### What is being asked
Reproduce everything in the FlexCNN readme from "The project file" down to "your Xilinx environments.", word for word.

- Atefeh Sohrabizadeh, Jie Wang, Jason Cong. End-to-End Optimization of Deep Learning Applications. In FPGA, 2020.
This repo contains the codes for building FlexCNN, an accelerator for running CNNs on FPGA, described in here. As mentioned in the paper, you can further integrate FlexCNN to TensorFlow and offload CNN computation of your application to FPGA.
In this repo, we use OpenPose to demonstrate our flow.
- Hardware and Operating System
- Requirements and Dependencies
- Project File Tree
- Run the Project
- Build Your Own Hardware
- Citation
For development, the OS should be Ubuntu 18.04 LTS
For testing and depolyment, despite the os requirement above, the server/PC should also equips with Xilinx Virtex UltraScale+ FPGA VCU1525 Development Kit
The Xilinx Runtime v2018.3 should be installed.
If you want to compile the library from source, the Xilinx Deployment Shell v2018.3, Xilinx Development Shell and SDAccel Design Environment v2018.3 should also be installed. You can find them through this link.
You should have python3.6 installed. This library uses the cmake (version >= 3.0) as the building system and the googletest as the test framework. It also depends on the tensorflow.
The project file structure is shown below,
.
+-- auto_compile # Generating hardware configurations and the instructions for running it
+-- data # data needed for testing the HLS kernel
+-- HLS_Codes # HLS codes of FlexCNN
+-- libsacc # library for integrating FlexCNN to TensorFlow
+-- SDx_Project # SDAccel Project for creating FPGA binary
+-- tf_DSA # TensorFlow codes for OpenPose application and our integrator
- In ./tf_DSA/tf_pose/sacc_utils.py change the following lines (give your project path)
self.sa_dsa_path = '/path/to/libsacc/'; self.custom_lib_path = '/path/to/libsacc/build/lib/libsacc.so'; with open("/path/to/libsacc/inc/sacc_params.h", 'r') as fobj:
- Follow the instructions in ./libsacc/README.md to install the library.
- Setting environments. Please note that you should modify env.sh with the path to your Xilinx environments.
cd tf_DSA source env.sh
- Installing packages
python3 -m venv venv source venv/bin/activate sudo apt-get install build-essential libcap-dev pip3 install -r requirements.txt pip3 install sacc pip3 install yappi sudo apt install swig cd tf_pose/pafprocess/ swig -python -c++ pafprocess.i && python3 setup.py build_ext --inplace
- Run the project
./test.sh [path/to/your/video/file]
You should see your video pops up showing the poses of people in that.

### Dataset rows
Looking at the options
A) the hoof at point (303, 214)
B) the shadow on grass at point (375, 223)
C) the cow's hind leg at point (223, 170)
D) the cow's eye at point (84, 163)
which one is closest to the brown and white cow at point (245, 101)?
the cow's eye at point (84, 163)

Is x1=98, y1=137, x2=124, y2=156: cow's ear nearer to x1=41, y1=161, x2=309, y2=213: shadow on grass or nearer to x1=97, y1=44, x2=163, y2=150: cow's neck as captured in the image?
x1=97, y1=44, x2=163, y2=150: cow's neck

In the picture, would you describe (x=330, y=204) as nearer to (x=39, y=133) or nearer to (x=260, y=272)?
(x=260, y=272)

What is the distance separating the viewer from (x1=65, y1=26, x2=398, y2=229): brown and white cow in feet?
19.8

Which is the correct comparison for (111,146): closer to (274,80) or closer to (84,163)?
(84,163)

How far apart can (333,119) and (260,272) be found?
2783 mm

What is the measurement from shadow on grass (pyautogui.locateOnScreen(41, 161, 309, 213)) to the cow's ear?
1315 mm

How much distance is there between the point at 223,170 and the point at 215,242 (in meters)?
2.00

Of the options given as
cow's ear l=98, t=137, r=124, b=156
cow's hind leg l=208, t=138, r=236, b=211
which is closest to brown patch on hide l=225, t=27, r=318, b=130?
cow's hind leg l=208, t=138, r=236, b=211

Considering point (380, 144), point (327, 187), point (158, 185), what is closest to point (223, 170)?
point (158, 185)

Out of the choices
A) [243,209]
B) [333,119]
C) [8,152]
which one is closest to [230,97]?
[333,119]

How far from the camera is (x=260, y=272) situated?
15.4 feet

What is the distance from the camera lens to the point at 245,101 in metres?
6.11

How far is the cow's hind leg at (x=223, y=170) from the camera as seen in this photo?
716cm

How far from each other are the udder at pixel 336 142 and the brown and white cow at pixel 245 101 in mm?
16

--

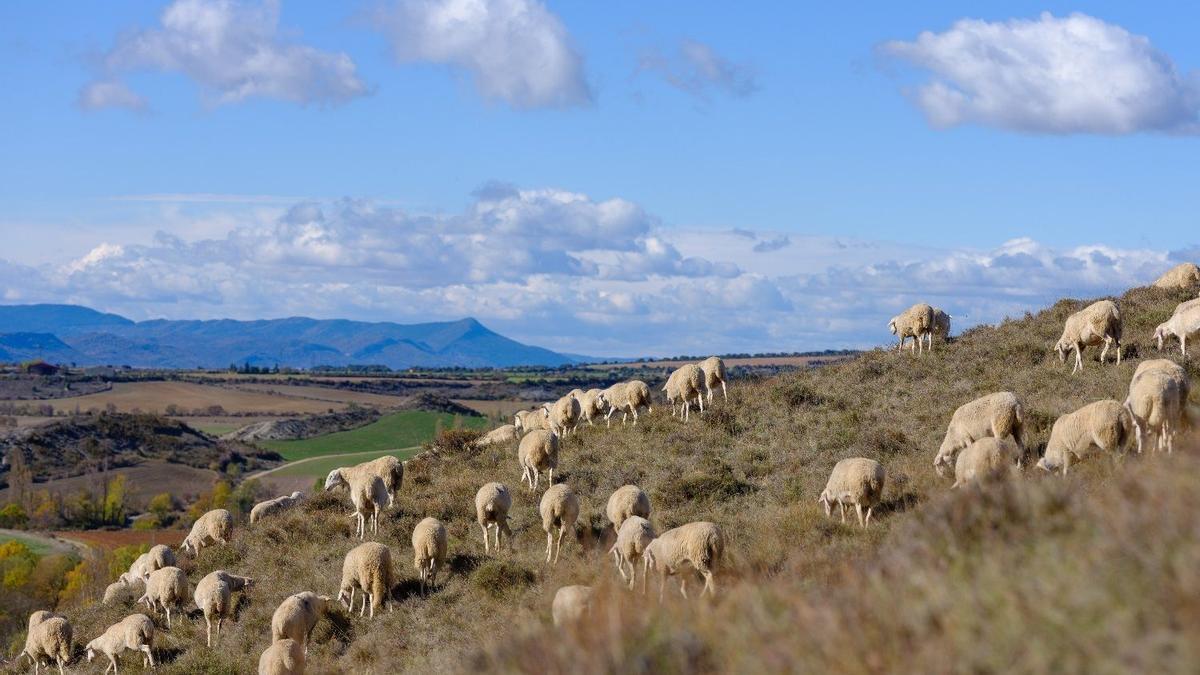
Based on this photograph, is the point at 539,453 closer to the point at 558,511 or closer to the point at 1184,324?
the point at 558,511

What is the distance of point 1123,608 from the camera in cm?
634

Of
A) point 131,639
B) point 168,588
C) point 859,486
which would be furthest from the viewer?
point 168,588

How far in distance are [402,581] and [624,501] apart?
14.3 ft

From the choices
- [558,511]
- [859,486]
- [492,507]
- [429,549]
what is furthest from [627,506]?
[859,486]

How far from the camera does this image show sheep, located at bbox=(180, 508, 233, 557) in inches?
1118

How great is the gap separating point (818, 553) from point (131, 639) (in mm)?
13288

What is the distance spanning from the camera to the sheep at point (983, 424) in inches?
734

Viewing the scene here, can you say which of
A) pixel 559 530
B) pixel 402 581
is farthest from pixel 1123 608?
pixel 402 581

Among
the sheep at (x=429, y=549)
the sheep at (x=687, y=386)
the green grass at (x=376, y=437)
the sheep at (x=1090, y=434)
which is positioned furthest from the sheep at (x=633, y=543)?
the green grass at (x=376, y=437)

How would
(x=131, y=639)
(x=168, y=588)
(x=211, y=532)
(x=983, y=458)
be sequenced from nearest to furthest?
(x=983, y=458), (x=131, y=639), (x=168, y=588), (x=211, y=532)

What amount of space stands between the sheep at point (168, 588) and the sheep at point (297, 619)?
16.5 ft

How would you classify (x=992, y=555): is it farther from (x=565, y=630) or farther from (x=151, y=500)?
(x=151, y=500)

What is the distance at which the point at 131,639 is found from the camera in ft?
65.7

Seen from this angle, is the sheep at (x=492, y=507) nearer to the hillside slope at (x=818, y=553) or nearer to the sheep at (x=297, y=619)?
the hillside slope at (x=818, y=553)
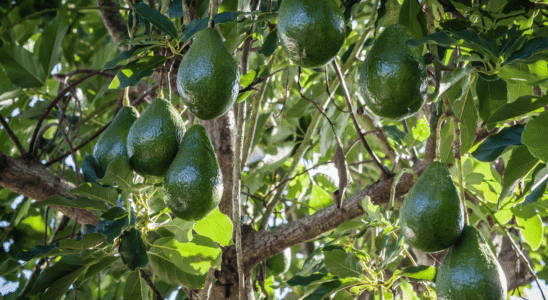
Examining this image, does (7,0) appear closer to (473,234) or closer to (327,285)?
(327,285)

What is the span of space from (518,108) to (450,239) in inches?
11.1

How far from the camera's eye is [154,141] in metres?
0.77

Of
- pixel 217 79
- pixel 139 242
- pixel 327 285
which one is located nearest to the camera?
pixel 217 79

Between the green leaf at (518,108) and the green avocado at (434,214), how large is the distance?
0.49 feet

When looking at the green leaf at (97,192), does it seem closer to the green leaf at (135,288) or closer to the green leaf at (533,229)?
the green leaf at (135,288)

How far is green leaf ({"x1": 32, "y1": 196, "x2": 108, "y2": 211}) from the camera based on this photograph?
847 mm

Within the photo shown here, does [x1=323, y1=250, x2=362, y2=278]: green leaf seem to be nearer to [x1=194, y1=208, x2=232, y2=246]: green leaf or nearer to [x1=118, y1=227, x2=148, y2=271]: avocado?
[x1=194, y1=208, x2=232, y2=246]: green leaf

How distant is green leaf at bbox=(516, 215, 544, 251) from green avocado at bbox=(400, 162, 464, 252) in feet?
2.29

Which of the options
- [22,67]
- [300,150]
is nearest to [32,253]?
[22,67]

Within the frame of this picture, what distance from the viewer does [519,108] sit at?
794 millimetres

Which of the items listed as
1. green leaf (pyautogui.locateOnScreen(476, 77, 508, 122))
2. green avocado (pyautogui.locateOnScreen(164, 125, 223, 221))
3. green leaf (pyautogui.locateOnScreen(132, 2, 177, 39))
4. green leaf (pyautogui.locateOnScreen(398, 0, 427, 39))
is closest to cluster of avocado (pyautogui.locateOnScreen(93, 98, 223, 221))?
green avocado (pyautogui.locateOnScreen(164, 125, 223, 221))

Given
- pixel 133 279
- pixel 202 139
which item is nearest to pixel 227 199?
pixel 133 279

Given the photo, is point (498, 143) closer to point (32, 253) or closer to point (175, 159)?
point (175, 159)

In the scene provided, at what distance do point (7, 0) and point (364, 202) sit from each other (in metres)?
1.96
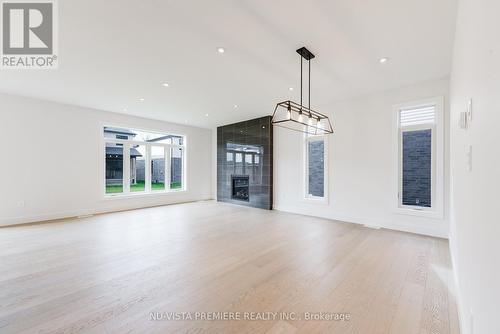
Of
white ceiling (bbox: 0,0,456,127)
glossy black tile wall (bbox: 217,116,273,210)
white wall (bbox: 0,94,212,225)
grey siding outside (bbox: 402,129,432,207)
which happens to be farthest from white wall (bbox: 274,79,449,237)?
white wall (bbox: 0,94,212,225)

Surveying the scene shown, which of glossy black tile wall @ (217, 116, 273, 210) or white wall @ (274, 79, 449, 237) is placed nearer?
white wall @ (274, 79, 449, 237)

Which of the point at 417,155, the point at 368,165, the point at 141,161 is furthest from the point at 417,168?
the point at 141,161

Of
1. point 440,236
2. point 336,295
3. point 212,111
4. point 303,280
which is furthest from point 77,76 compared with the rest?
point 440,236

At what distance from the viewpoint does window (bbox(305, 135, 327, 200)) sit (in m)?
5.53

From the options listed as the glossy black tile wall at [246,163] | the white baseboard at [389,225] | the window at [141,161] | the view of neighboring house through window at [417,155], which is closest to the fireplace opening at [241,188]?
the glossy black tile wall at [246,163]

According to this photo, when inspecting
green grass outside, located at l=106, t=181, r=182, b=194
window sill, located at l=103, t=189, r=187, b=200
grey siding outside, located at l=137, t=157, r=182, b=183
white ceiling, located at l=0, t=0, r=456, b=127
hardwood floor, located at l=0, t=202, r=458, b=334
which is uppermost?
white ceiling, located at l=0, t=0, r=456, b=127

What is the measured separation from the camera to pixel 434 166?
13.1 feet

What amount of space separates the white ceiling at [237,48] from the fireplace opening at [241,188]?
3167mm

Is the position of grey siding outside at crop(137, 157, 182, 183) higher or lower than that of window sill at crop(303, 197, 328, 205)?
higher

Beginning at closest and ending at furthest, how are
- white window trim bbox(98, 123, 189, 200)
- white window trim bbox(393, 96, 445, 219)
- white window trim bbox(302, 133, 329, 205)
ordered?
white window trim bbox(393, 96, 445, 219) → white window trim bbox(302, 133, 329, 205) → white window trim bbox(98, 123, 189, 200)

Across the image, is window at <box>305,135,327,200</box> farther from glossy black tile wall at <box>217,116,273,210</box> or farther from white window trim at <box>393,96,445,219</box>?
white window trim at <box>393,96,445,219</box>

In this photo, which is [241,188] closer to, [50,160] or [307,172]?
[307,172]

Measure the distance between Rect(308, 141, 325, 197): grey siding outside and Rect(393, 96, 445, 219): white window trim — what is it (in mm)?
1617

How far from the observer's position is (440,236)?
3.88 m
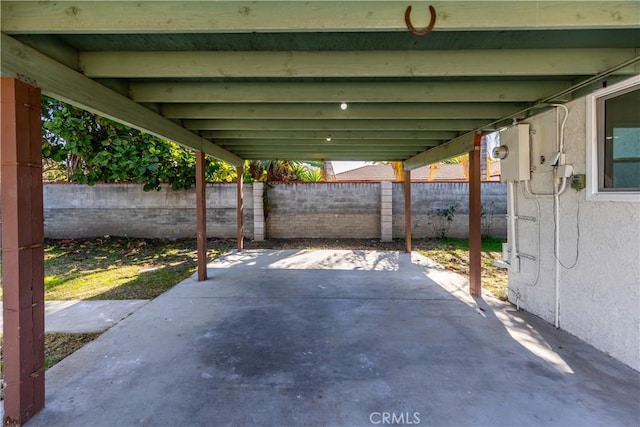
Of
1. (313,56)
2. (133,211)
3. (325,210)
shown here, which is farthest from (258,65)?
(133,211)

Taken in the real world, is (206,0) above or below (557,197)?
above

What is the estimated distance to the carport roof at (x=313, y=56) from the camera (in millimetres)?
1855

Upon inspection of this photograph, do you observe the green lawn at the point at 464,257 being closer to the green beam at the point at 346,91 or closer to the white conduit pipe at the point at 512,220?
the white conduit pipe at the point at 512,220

### Full output
The project file structure is shown below,
.
+-- auto_compile # Generating hardware configurations and the instructions for running it
+-- data # data needed for testing the HLS kernel
+-- HLS_Codes # HLS codes of FlexCNN
+-- libsacc # library for integrating FlexCNN to TensorFlow
+-- SDx_Project # SDAccel Project for creating FPGA binary
+-- tf_DSA # TensorFlow codes for OpenPose application and our integrator
- In ./tf_DSA/tf_pose/sacc_utils.py change the following lines (give your project path)
self.sa_dsa_path = '/path/to/libsacc/'; self.custom_lib_path = '/path/to/libsacc/build/lib/libsacc.so'; with open("/path/to/libsacc/inc/sacc_params.h", 'r') as fobj:
- Follow the instructions in ./libsacc/README.md to install the library.
- Setting environments. Please note that you should modify env.sh with the path to your Xilinx environments.